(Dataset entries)
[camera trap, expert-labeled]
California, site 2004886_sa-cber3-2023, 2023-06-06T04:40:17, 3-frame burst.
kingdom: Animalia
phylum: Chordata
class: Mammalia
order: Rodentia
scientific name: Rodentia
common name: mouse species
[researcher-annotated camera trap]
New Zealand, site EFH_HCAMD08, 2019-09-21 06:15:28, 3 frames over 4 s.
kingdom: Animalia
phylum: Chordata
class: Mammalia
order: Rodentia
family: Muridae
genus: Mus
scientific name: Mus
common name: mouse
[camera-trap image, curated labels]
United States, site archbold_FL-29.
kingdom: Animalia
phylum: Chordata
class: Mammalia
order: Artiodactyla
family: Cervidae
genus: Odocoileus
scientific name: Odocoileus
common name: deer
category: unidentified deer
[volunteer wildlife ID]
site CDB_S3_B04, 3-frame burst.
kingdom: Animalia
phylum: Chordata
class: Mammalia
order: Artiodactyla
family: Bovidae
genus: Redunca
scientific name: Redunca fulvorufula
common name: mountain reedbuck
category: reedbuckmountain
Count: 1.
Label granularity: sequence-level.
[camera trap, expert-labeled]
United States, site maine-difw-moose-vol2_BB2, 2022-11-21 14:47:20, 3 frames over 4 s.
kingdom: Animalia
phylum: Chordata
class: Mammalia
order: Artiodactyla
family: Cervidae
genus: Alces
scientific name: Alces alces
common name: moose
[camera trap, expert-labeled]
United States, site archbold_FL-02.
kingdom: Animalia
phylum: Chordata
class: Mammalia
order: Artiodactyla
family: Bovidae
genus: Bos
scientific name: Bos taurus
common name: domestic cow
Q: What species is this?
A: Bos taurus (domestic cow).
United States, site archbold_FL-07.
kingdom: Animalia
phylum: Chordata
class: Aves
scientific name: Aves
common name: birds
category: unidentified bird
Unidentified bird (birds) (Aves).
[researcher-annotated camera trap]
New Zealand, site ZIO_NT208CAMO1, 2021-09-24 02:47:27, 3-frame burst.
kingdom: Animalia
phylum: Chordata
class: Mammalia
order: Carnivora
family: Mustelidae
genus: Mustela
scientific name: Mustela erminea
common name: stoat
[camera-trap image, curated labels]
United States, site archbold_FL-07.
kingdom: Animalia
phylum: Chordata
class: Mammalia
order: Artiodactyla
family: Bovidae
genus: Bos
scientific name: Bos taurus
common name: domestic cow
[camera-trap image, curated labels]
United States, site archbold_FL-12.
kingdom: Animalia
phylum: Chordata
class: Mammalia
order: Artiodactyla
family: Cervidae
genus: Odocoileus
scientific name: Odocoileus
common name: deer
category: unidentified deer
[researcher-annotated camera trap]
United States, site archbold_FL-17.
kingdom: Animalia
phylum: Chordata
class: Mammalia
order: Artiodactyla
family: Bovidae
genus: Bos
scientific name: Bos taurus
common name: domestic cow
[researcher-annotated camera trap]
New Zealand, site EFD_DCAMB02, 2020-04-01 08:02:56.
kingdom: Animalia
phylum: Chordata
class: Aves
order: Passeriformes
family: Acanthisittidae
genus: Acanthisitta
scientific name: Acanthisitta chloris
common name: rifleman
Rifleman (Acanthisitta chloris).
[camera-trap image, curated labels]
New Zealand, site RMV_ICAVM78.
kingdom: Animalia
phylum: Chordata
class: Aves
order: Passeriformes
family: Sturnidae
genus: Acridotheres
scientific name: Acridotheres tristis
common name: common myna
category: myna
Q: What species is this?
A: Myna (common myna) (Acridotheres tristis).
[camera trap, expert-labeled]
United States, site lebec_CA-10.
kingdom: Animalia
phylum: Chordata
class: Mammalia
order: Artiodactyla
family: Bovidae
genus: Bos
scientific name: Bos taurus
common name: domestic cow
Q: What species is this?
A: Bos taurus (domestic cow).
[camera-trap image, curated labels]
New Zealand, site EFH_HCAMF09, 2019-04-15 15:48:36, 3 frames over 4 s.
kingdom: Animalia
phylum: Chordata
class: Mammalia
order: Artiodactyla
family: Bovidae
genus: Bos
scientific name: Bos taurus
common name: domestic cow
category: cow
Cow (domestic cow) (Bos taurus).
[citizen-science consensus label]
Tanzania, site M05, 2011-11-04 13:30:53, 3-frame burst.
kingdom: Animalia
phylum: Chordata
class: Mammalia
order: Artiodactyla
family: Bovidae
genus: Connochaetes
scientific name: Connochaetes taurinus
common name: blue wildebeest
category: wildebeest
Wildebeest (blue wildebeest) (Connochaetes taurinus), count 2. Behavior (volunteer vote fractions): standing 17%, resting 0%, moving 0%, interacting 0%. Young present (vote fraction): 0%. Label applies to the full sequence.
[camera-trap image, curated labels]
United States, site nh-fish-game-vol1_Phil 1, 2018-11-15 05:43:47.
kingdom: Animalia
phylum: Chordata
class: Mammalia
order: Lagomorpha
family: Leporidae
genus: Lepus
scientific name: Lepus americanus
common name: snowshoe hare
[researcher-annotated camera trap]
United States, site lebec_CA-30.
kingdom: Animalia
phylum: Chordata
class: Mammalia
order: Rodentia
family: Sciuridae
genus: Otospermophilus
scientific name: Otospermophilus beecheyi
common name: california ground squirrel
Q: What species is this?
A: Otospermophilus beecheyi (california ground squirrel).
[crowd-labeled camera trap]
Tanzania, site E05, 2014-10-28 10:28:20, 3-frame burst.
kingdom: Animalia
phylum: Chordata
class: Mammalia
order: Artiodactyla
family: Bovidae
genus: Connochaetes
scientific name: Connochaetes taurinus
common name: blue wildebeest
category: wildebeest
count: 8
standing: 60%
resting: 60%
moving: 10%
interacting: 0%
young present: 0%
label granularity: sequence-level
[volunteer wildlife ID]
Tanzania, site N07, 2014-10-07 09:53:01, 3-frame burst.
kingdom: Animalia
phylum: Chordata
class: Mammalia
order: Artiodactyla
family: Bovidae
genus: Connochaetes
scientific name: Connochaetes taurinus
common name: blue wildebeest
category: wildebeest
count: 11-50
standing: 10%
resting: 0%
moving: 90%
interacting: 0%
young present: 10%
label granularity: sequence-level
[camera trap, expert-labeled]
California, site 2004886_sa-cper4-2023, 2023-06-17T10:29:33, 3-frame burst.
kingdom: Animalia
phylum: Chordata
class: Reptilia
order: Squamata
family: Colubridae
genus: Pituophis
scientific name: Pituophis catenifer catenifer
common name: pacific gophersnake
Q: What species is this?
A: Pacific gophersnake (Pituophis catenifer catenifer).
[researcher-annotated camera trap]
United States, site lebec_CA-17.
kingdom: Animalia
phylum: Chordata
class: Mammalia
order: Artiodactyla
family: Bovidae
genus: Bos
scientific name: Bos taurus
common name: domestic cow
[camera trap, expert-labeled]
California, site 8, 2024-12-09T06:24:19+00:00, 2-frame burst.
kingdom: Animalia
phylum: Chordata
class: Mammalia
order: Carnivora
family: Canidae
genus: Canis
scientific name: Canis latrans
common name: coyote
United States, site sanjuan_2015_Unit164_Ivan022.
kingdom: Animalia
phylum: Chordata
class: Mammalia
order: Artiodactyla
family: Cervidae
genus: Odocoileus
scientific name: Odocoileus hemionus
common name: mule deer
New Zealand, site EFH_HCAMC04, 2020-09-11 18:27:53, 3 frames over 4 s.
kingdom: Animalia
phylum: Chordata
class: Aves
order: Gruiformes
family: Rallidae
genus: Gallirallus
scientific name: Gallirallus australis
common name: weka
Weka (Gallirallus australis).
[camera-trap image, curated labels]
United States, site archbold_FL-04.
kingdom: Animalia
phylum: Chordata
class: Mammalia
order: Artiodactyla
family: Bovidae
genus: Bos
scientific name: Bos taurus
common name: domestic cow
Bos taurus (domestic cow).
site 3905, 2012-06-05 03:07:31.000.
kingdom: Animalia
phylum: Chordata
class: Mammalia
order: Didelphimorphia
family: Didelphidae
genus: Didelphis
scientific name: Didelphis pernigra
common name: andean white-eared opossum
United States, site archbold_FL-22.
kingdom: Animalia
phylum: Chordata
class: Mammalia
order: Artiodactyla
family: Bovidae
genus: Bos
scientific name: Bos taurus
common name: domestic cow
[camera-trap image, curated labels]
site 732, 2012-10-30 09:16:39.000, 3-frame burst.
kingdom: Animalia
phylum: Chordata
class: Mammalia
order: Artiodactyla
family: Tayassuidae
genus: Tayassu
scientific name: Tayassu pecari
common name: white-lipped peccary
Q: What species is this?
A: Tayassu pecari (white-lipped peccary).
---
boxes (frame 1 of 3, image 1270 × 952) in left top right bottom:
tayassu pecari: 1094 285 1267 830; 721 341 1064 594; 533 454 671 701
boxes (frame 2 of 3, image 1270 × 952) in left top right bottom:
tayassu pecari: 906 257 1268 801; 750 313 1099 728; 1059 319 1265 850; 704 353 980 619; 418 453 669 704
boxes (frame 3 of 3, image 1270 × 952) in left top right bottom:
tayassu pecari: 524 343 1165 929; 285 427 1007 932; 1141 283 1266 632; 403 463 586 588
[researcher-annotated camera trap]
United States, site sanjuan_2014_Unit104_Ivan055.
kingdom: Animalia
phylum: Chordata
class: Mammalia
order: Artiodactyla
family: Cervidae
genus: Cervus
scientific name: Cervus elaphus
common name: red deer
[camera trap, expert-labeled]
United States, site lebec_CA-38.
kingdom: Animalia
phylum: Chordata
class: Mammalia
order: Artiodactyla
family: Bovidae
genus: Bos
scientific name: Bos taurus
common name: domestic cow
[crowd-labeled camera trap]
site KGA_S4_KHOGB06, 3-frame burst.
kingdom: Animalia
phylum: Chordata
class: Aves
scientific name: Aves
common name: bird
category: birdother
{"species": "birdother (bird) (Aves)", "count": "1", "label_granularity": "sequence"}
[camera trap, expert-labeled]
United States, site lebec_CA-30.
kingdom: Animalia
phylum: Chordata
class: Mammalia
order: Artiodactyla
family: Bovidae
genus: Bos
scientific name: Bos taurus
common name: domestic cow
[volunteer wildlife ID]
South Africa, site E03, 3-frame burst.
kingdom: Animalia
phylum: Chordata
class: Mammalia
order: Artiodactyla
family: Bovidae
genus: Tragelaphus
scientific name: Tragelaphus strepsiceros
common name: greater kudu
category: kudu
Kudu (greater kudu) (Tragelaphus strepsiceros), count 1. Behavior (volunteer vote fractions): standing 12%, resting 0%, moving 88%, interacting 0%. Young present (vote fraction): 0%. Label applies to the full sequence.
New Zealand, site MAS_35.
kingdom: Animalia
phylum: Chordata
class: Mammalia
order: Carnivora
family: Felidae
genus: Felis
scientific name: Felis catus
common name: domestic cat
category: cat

• _Task details_: Check every line above for the string "burst", and copy the ones that have it.

• _Task result_:
California, site 2004886_sa-cber3-2023, 2023-06-06T04:40:17, 3-frame burst.
site CDB_S3_B04, 3-frame burst.
New Zealand, site ZIO_NT208CAMO1, 2021-09-24 02:47:27, 3-frame burst.
Tanzania, site M05, 2011-11-04 13:30:53, 3-frame burst.
Tanzania, site E05, 2014-10-28 10:28:20, 3-frame burst.
Tanzania, site N07, 2014-10-07 09:53:01, 3-frame burst.
California, site 2004886_sa-cper4-2023, 2023-06-17T10:29:33, 3-frame burst.
California, site 8, 2024-12-09T06:24:19+00:00, 2-frame burst.
site 732, 2012-10-30 09:16:39.000, 3-frame burst.
site KGA_S4_KHOGB06, 3-frame burst.
South Africa, site E03, 3-frame burst.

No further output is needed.